Feline dirofilariosis is currently known as a potential cause of serious disease. It can present both a clinical and diagnostic challenge to practicing veterinarians. The infection can be occult and asymptomatic in some cats, which may lead to death within an hour because of the heartworm disease (8). However, it is possible that the presence of only two adult worms in the heart and/or lungs will cause severe illness (9). However, detection of feline dirofilariosis is so hard (8), because cats are accidental hosts for D. immitis, which are resistant to infection. Therefore, the availability of a specific and sensitive test for diagnosis of the infection would be so helpful for clinical management of infected cats.

In the present study, one out of 103 cats was microfilaremic and adult heartworms were present in the right ventricle. Eventually PCR confirmed feline dirofilariosis in this case.

The first study on dirofilariosis in cats in Iran was carried out by Ashrafi Halan et al in Tabriz. They examined 234 cats referred to a veterinary clinic. 25 out of 234 cats had some clinical signs such as lethargy, anorexia, cachexy dyspnea, chronic coughs and vomiting. The modified Knott test was used to detect the heartworm infection. microfilariaes were present in blood of two cats (0.85%) (5).

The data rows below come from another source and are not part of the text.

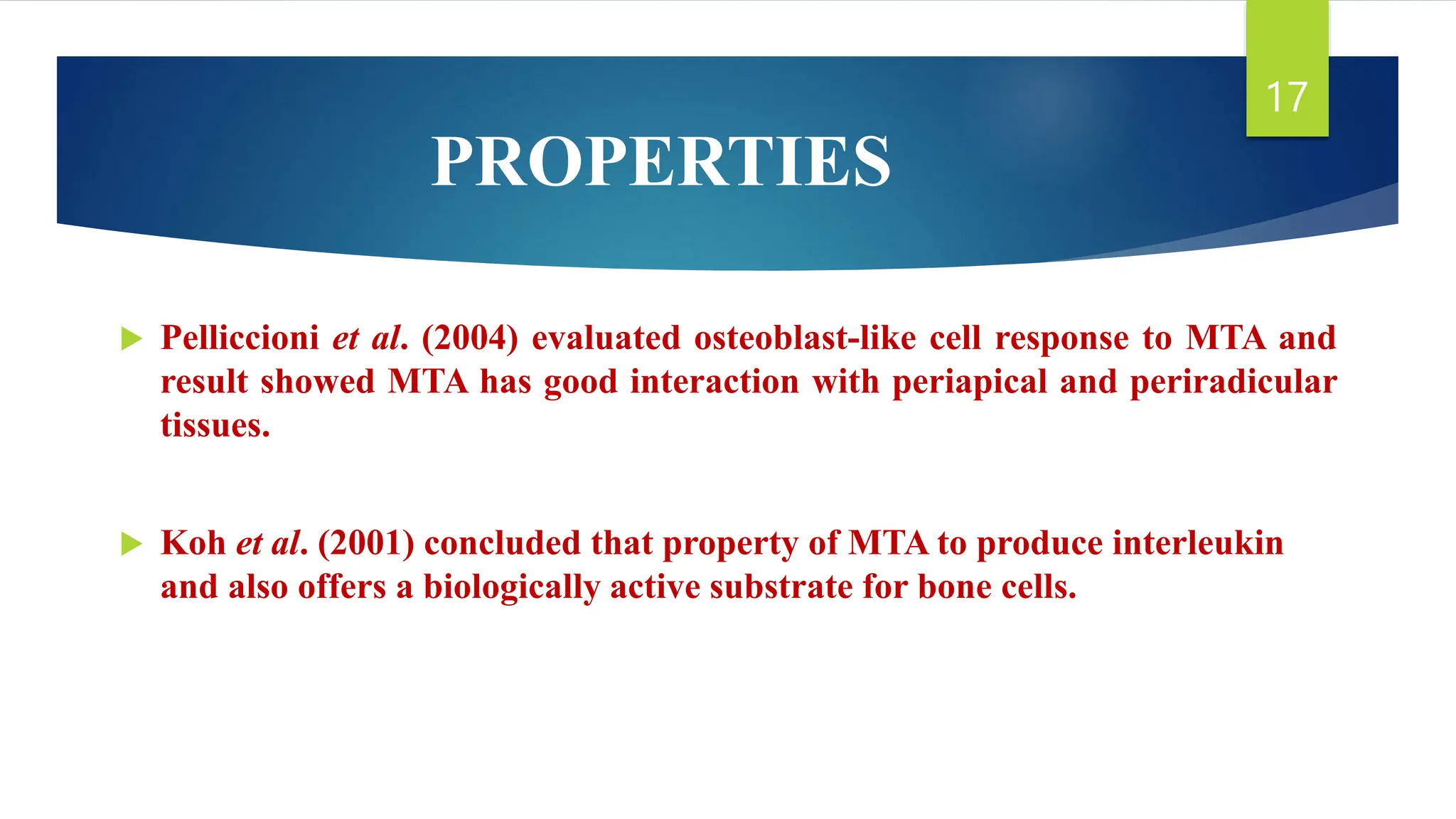 17

PROPERTIES

Pelliccioni et al. (2004) evaluated osteoblast-like cell response to MTA and result showed MTA has good interaction with periapical and periradicular tissues.

Koh et al. (2001) concluded that property of MTA to produce interleukin and also offers a biologically active substrate for bone cells.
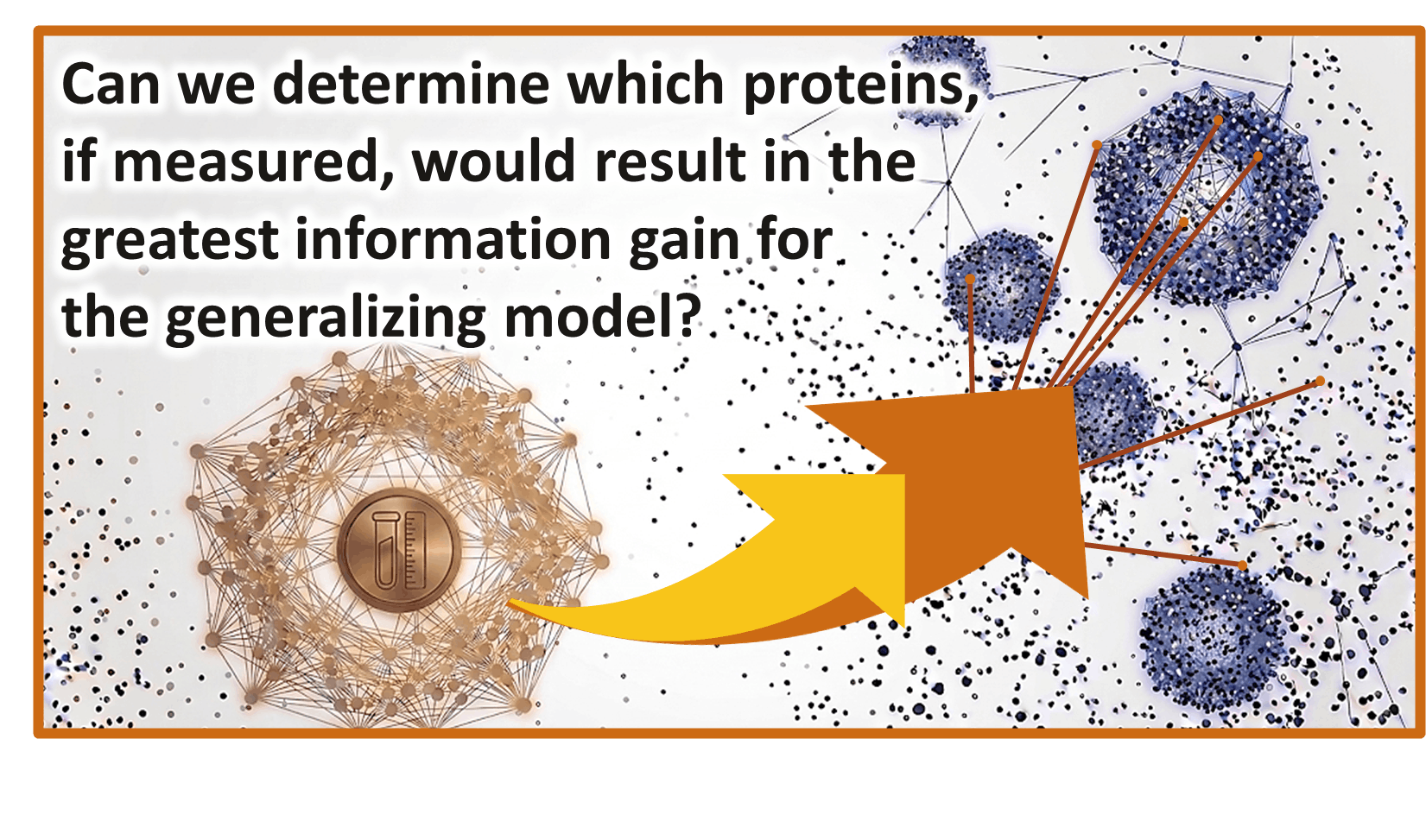 Can we determine which proteins, if measured, would result in the greatest information gain for the generalizing model?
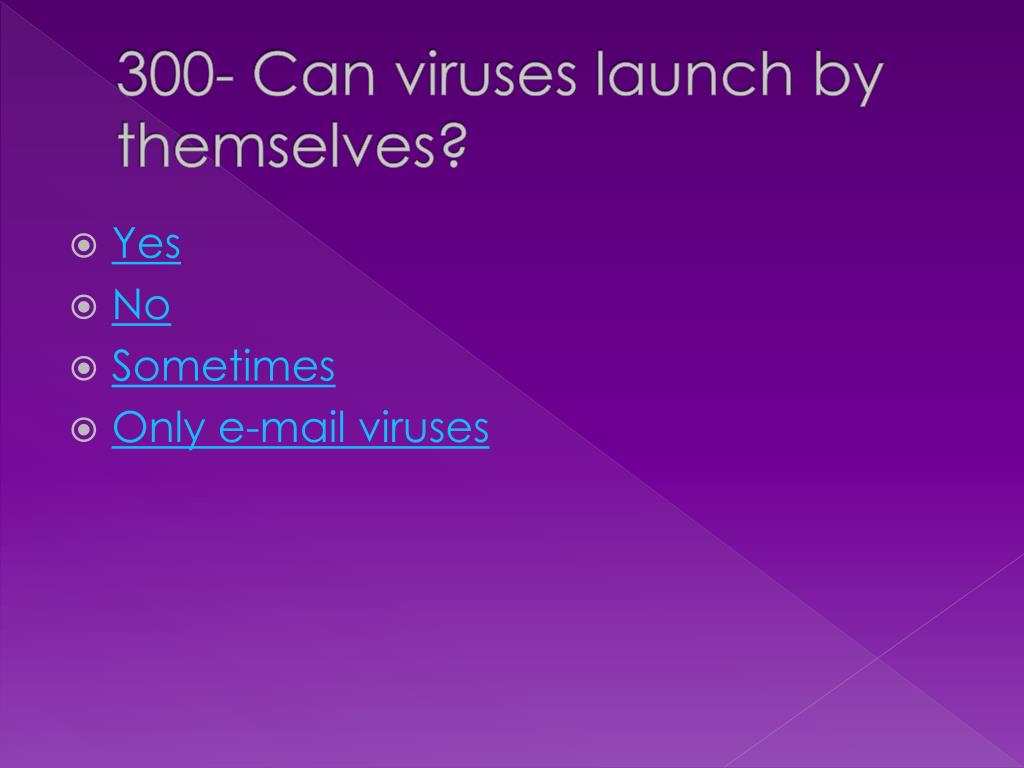 300- Can viruses launch by themselves?

Yes
No
Sometimes
Only e-mail viruses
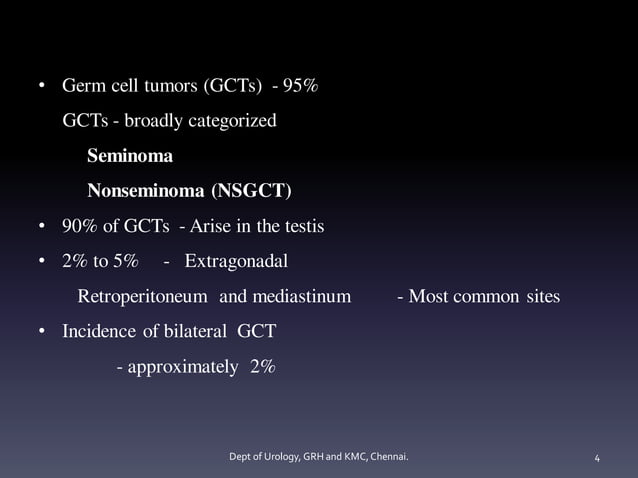 • Germ cell tumors (GCTs) - 95%

GCTs - broadly categorized

Seminoma

Nonseminoma (NSGCT)

• 90% of GCTs - Arise in the testis

• 2% to 5% - Extragonadal

Retroperitoneum and mediastinum - Most common sites

• Incidence of bilateral GCT

- approximately 2%

Dept of Urology, GRH and KMC, Chennai.

4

Alborzi et al. also have reported D. immitis in Ahvaz with the prevalence of 0.83%. Overall, 120 cats were examined by the modified Knott test and Ag detection immunochromatographic kits. The heartworm infection was confirmed in only one male, 2.5 yr old cat (6).

These two reports suggest that the infection among felids in Iran is relatively rare. According to the report of the canine dirofilariosis in Tabriz (more than 30%), the low prevalence of feline dirofilariosis in this area (less than 1%) shows that cats are resistant to the infection. Study on canine dirofilariosis in the north of Iran also represented that 25.5% of dogs are infected to heartworm (10).

Carleton et al. examined 184 cats for detection of adult heartworms in northwest Georgia. Four cats (2.1%) were infected to D. immitis (11).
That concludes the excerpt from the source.